磯崎新アトリエによる設計の、セラミックパークMINOを訪れた。
焼物の歴史のある地であり、建物にも随所に焼物を使用している。
それは、床や壁のみならず、笠木やルーバーにも及んでおり、地元の特徴を活かそうという意図がよく伝わってくる。

メインアプローチには長いトンネルがあり、そこを抜けると、唐突にひらけた場所に出る。そこからまた細いエスカレーターを下ると、吹抜けを含む広いホールへと至る。
狭い/広い、高い/低いといった抑揚がつけられているのであるが、驚きや感動は少ない。
狭い通路を通っているときに、次に広い空間が用意されていることが予測でき、まったくその通りになるからである。

幅や高さだけでひとを感動させることはできないのだということを学んだ。
ホールが広いことや、その前後が狭いことは、一般化した語彙である。それを本当にニュートラルにつくっても、人はニュートラルな感情しか抱かない。その広さや、その高さを納得させるような、それぞれに適した素材やディテール、かたちの表現がなければならない。

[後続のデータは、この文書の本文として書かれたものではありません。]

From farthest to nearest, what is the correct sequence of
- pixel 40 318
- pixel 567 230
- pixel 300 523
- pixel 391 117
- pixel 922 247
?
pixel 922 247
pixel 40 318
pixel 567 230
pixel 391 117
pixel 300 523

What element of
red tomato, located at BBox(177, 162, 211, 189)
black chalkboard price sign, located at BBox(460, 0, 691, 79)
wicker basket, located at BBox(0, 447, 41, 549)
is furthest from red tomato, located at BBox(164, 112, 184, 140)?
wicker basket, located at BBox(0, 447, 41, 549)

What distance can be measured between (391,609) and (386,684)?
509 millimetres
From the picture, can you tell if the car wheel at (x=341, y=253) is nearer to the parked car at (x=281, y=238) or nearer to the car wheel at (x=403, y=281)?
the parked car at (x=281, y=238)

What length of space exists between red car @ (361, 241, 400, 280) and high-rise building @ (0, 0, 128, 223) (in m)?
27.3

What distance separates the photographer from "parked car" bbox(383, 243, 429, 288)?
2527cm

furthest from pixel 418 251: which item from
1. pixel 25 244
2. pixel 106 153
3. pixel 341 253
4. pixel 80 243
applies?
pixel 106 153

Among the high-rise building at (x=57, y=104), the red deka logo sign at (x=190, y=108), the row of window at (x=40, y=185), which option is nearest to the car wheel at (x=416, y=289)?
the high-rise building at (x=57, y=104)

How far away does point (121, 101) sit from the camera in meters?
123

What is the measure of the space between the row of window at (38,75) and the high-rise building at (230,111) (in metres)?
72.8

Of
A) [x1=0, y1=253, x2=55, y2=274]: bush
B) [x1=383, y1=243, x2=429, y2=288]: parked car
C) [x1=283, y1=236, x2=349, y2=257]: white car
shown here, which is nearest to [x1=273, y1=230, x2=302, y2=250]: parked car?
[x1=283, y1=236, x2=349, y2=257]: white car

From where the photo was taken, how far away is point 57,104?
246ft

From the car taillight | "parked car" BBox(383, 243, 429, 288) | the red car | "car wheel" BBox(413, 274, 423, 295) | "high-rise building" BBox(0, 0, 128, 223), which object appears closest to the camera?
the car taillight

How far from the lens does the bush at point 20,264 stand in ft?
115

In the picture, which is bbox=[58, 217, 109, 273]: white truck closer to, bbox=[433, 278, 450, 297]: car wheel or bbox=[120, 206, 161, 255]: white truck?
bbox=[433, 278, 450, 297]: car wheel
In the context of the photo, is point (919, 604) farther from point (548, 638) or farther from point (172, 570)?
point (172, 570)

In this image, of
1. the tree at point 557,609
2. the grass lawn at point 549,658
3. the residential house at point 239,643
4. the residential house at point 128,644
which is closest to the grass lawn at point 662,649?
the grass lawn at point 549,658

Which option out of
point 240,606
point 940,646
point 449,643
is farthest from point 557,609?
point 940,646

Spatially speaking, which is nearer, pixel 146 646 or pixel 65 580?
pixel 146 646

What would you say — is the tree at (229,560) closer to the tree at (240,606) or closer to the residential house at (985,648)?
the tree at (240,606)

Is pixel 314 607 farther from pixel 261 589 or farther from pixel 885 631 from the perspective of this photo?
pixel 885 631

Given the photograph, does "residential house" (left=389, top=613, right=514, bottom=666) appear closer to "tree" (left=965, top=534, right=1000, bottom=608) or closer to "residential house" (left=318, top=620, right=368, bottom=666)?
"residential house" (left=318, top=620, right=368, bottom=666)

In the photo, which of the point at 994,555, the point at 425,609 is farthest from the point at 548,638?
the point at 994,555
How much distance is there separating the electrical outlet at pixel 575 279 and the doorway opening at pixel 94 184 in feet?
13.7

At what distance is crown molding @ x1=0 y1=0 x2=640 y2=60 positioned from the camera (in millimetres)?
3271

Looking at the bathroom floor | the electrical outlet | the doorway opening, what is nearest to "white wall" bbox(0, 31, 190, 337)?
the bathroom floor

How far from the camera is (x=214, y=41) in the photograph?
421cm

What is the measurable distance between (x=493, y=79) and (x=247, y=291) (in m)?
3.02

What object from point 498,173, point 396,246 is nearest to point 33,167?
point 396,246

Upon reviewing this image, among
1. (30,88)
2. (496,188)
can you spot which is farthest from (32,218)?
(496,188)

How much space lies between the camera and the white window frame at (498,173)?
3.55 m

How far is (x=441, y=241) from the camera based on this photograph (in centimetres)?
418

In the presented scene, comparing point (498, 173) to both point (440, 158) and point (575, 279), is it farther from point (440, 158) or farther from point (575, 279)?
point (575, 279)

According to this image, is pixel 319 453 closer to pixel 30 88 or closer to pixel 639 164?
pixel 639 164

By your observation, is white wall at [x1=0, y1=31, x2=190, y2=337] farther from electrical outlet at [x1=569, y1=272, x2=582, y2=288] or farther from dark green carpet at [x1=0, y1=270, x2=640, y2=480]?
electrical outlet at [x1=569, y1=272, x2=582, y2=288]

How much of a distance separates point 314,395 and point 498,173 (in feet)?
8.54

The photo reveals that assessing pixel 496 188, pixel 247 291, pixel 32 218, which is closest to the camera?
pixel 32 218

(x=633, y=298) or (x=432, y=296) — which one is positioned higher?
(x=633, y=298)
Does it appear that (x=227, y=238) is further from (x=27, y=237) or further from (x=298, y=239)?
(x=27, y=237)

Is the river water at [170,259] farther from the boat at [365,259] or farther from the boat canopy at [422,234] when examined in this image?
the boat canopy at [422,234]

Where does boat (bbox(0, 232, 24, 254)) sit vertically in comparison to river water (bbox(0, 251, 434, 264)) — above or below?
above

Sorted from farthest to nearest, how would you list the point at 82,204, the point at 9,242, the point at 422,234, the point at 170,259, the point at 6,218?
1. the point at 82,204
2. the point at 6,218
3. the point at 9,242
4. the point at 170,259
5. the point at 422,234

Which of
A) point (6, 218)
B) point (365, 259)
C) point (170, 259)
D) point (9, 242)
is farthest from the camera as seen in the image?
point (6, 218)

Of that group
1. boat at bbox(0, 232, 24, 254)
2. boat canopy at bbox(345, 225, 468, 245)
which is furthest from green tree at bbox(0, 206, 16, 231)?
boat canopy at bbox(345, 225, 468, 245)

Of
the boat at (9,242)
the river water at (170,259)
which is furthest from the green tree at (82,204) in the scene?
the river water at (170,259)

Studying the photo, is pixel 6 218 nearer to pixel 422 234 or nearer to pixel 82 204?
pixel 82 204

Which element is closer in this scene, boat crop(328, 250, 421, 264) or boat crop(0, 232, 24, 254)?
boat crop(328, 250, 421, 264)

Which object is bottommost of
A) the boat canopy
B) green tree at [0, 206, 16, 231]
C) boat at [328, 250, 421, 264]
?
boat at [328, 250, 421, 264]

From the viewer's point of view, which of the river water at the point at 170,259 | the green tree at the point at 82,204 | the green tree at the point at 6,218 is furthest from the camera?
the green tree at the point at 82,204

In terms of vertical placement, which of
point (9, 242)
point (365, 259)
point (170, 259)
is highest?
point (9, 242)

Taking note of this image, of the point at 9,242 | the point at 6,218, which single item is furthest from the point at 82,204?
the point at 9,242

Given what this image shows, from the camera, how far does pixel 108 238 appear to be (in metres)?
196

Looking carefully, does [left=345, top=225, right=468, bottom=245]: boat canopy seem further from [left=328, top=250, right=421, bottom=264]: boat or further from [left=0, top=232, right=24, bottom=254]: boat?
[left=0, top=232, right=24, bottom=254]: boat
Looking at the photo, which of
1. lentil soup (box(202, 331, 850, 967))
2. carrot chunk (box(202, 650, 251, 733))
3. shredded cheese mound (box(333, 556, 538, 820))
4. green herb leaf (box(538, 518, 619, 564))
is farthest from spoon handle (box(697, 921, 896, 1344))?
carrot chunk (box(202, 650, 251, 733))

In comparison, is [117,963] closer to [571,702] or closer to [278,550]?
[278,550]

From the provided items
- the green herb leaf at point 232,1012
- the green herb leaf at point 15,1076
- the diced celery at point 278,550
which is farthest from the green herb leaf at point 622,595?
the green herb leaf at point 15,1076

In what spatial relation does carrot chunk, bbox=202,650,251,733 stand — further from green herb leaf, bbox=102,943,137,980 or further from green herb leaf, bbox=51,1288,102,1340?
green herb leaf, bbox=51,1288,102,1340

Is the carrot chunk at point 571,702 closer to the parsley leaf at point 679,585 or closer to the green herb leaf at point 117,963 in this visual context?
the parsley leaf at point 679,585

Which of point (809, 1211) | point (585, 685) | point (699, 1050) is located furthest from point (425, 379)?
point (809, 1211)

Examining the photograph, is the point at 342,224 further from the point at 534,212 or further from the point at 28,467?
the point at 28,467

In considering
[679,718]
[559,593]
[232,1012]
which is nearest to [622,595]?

この建物には、ショッピングゾーン、会議場、美術館が含まれ、複合的で複雑なプログラムである。高低差の大きな不整形の敷地であり、自然保護もしなければならない。貴重な展示品のために、展示室は免震もしている。
それが池のある庭を中心に美しくまとめられ、随所に焼物も配されているのであるから、まったく見事である。

しかし、素材の選択やディテールが、その場所の質に対応するように考えられているようにはあまり感じられず、各場所の質が均質になっているのが、感動を半減させているように感じた。